Saved data entries

Segment Open

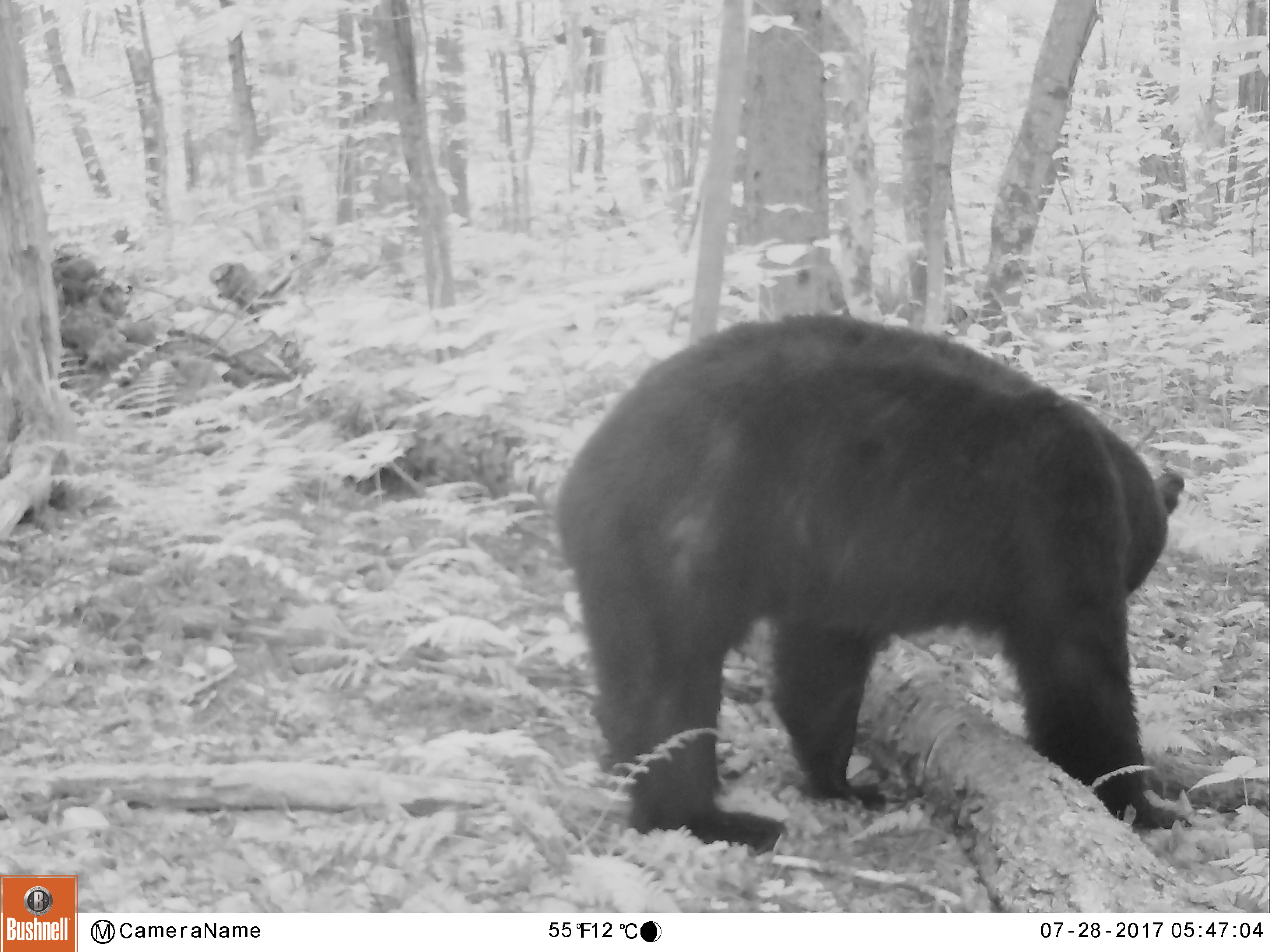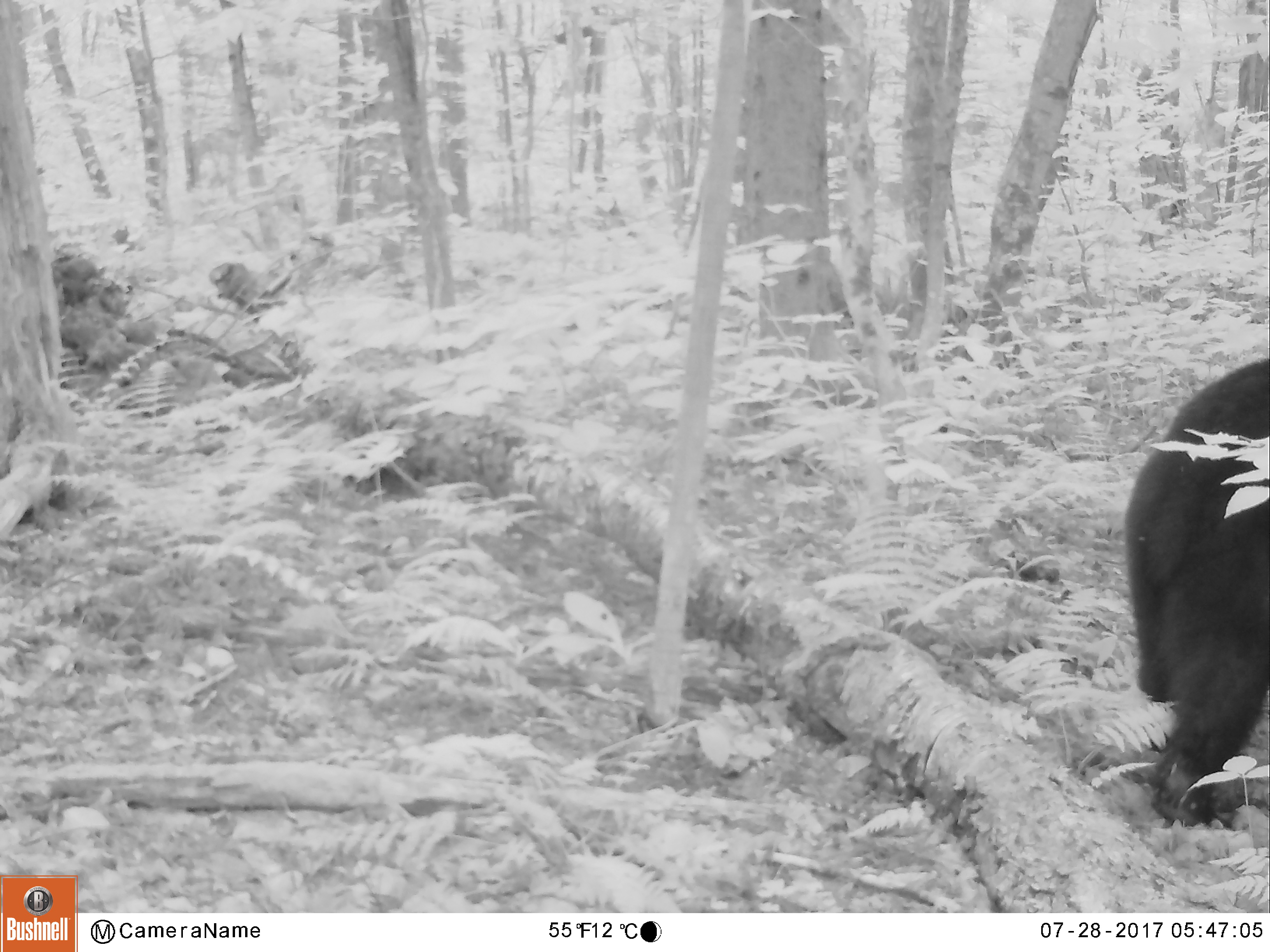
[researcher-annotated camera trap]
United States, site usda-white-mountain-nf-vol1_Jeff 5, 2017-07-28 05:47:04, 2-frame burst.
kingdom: Animalia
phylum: Chordata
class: Mammalia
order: Carnivora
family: Ursidae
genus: Ursus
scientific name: Ursus americanus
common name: black bear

Segment Closed

(PROBLEM TO WORK ON) Restate the line containing "order: Carnivora" and every remaining line of the records word for word. Add nothing.

(TASK RESULT)
order: Carnivora
family: Ursidae
genus: Ursus
scientific name: Ursus americanus
common name: black bear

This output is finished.